Convert date to float for linear regression on Pandas data frame
get date as floating point year
I prefer a date-format, which can be understood without context. Hence, the floating point year representation.
The nice thing here is, that the solution works on a numpy
level - hence should be fast.
import numpy as np
import pandas as pd
def dt64_to_float(dt64):
"""Converts numpy.datetime64 to year as float.
Rounded to days
Parameters
----------
dt64 : np.datetime64 or np.ndarray(dtype='datetime64[X]')
date data
Returns
-------
float or np.ndarray(dtype=float)
Year in floating point representation
"""
year = dt64.astype('M8[Y]')
# print('year:', year)
days = (dt64 - year).astype('timedelta64[D]')
# print('days:', days)
year_next = year + np.timedelta64(1, 'Y')
# print('year_next:', year_next)
days_of_year = (year_next.astype('M8[D]') - year.astype('M8[D]')
).astype('timedelta64[D]')
# print('days_of_year:', days_of_year)
dt_float = 1970 + year.astype(float) + days / (days_of_year)
# print('dt_float:', dt_float)
return dt_float
if __name__ == "__main__":
dates = np.array([
'1970-01-01', '2014-01-01', '2020-12-31', '2019-12-31', '2010-04-28'],
dtype='datetime64[D]')
df = pd.DataFrame({
'date': dates,
'number': np.arange(5)
})
df['date_float'] = dt64_to_float(df['date'].to_numpy())
print('df:', df, sep='\n')
print()
dt64 = np.datetime64( "2011-11-11" )
print('dt64:', dt64_to_float(dt64))
output
df:
date number date_float
0 1970-01-01 0 1970.000000
1 2014-01-01 1 2014.000000
2 2020-12-31 2 2020.997268
3 2019-12-31 3 2019.997260
4 2010-04-28 4 2010.320548
dt64: 2011.8602739726027
For this kind of regression, I usually convert the dates or timestamps to an integer number of days since the start of the data.
This does the trick nicely:
df = pd.read_csv('test.csv')
df['date'] = pd.to_datetime(df['date'])
df['date_delta'] = (df['date'] - df['date'].min()) / np.timedelta64(1,'D')

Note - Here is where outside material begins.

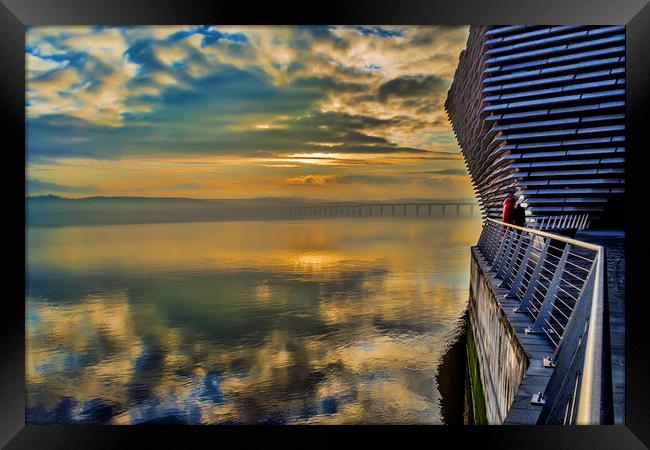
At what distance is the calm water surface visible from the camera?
58.5ft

city_data = df[df['city'] == 'London']
result = sm.ols(formula = 'sales ~ date_delta', data = city_data).fit()
The advantage of this method is that you're sure of the units involved in the regression (days), whereas an automatic conversion may implicitly use other units, creating confusing coefficients in your linear model. It also allows you to combine data from multiple sales campaigns that started at different times into your regression (say you're interested in effectiveness of a campaign as a function of days into the campaign). You could also pick Jan 1st as your 0 if you're interested in measuring the day of year trend. Picking your own 0 date puts you in control of all that.
There's also evidence that statsmodels supports timeseries from pandas. You may be able to apply this to linear models as well: http://statsmodels.sourceforge.net/stable/examples/generated/ex_dates.html
Also, a quick note: You should be able to read column names directly out of the csv automatically as in the sample code I posted. In your example I see there are spaces between the commas in the first line of the csv file, resulting in column names like ' date'. Remove the spaces and automatic csv header reading should just work.